I finally identified the culprit - it was a software agent for a filtering system we use. Originally, we used it with an onprem device, but now use it exclusively with their cloud-based solution. Uninstalling it restores the DHCP DNS to normal operation, without any overwriting.

Thanks to all who responded - stay healthy and safe everyone!

    7 replies

    bpavlov
    Forum|alt.badge.img+18
    • bpavlov
    • Esteemed Contributor
    • July 27, 2021

    Are you using a DNS filtering application like Cisco Umbrella? I imagine that might be what's setting your DNS to 127.0.0.1.

    C
    Forum|alt.badge.img+6
    • CoryCooper
    • Author
    • Contributor
    • July 27, 2021

    Hi,

     

    Not that I know of. The weird thing is it only affects one lab of Macs, not all of them. The lab next door is fine, and the two other s in the building are fine as well.

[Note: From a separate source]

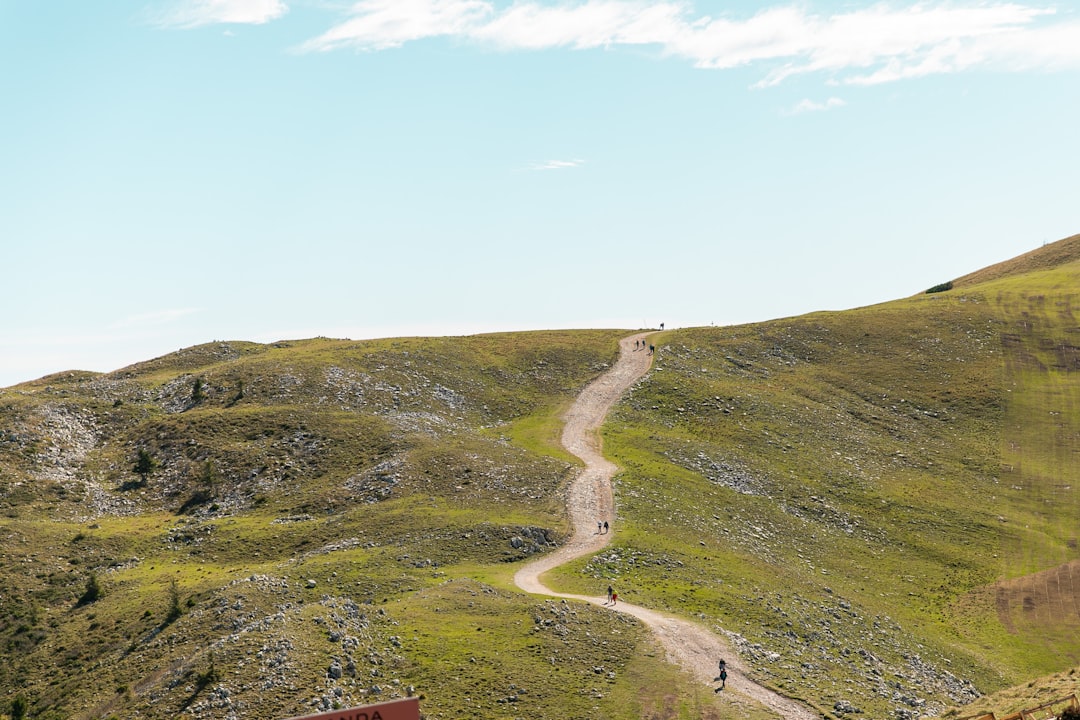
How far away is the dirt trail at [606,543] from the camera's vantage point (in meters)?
55.6

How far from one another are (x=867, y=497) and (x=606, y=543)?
1454 inches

    Our network folks took a look, and nothing is set any differently for that lab, and nothing has changed recently.

    C
    Forum|alt.badge.img+6
    • CoryCooper
    • Author
    • Contributor
    • July 27, 2021

    BTW - they will not connect to Jamf Pro via Terminal or using Jamf  Remote to recon or re-enroll.

    M
    Forum|alt.badge.img+16
    • mainelysteve
    • Contributor
    • July 28, 2021

    You mentioned using a profile to configure your WiFi setting. Have you gone through and perhaps excluded one of your clients from everything including that Wifi config profile? Get it down to just the MDM profile and the Jamf Binary and then re-include one policy and config profile at time until the culprit is found.

    C
    Forum|alt.badge.img+6
    • CoryCooper
    • Author
    • Contributor
    • July 29, 2021

    Hi,

     

    Yes, I actually wiped a few of them to try that very thing...will let you know if that helps.

     

    Thanks!

    C
    Forum|alt.badge.img+6
    • CoryCooper
    • Author
    • Contributor
    • August 1, 2021

    The iMacs that were wiped and setup again no longer have the issue. Seems like some piece of software installed on them may be causing it.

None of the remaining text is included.